Impact of Water Treatment on Anemia in Hemodialysis Patients

Internal Medicine Department, Hemodialysis Unit, Ain Shams University, Cairo, Egypt
Address for correspondence: Dr. Reem M. El-Sharabasy, Internal Medicine and Nephrology Department, Faculty of Medicine, Ain Shams University, Abbassia, Cairo - 11566, Egypt. E-mail: reemmohsen@med.asu.edu.eg
Licence
This is an open access journal, and articles are distributed under the terms of the Creative Commons Attribution-NonCommercial-ShareAlike 4.0 License, which allows others to remix, tweak, and build upon the work non-commercially, as long as appropriate credit is given and the new creations are licensed under the identical terms.
Disclaimer:
This article was originally published by Wolters Kluwer - Medknow and was migrated to Scientific Scholar after the change of Publisher.

Abstract

Introduction:

The microbiological quality of water in the dialysate used in hemodialysis has been suggested as a contributor to inflammation, and a link between dialysate purity, inflammation, and responsiveness to erythropoietin therapy has been suggested in many studies. The level of endotoxin might induce inflammation and resistance to erythropoietin therapy in dialysis patients. We aimed to compare the effect of using the central dialysis fluid delivery system (CDDS) versus the single-patient dialysis fluid delivery system (SPDDS) on anemia in prevalent hemodialysis patients.

Methods:

In a prospective cohort study, 100 adult prevalent hemodialysis patients with T-SAT ≥20% were divided into two equal groups: CDDS and SPDDS. Endotoxin in water sample and routine investigations (hemoglobin, serum Ca+, serum Po4−, PTH, and urea level) were done. CRP, erythropoietin resistivity index (ERI), and erythropoietin stimulating agents (ESAs) doses were assessed repeatedly to assess inflammatory and anemia states.

Results:

Endotoxin level in the dialysis fluid of the CDDS group was significantly lower compared to the SPDDS group (0.05 vs. 0.11 EU/ml, P = 0.001). CRP level decreased significantly after 3 months in the CDDS group (P < 0.001) compared to the SPDDS group (P = 0.54), with significant improvement in the hemoglobin level and ERI at 3 months in the CDDS group and decrease in ESA requirements.

Conclusion:

Improvement in dialysis liquid purity reduces inflammatory markers in prevalent hemodialysis patients, improves ERI, and decreases ESA requirements in renal anemia.

Keywords

Anemia
CDDS
endotoxin
hemodialysis

Introduction

Prevalent hemodialysis patients undergoing hemodialysis (HD) three times/week, 4 h per session are exposed to a high water volume of 360–576 liters per week depending on their dialysate blood flow (500–800 mL/min). The quality of dialysis water is responsible for inflammation, which is a potent trigger of atherosclerosis and a pathogenic factor in anemia, increasing the mortality and morbidity in these patients. Therefore, this mandates the achievement of the highest level of purity of water coming into close contact with a patient’s blood.[1,2]

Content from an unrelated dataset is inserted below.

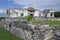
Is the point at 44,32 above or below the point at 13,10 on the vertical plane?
above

Currently, the available dialysis fluid delivery systems include the single-patient dialysis fluid delivery system (SPDDS) (individual dialysis fluid delivery system) and the central concentrates delivery systems (CCDS), in addition to the central dialysis fluid delivery system (CDDS). In SPDDS, dialysis fluid supply equipment is contained in the patient monitor. Nowadays, it is used widely and is considered a dialysis treatment global standard. Apart from the advantage of the relatively free location, SPDDS allows for the dialysis fluid composition individualization to meet unique patient needs.[3]

CDDS is especially useful in multi-patient treatment with in-center regular hemodialysis. It is a cost-effective, labor-saving, safe, and time-tested system with experience of almost 40 years. Microbial concerns have been cleared by a refined system design, tight RO membrane, placement of multiple endotoxin retentive filters (ETRF), and disinfecting the entire system on a daily basis.[4]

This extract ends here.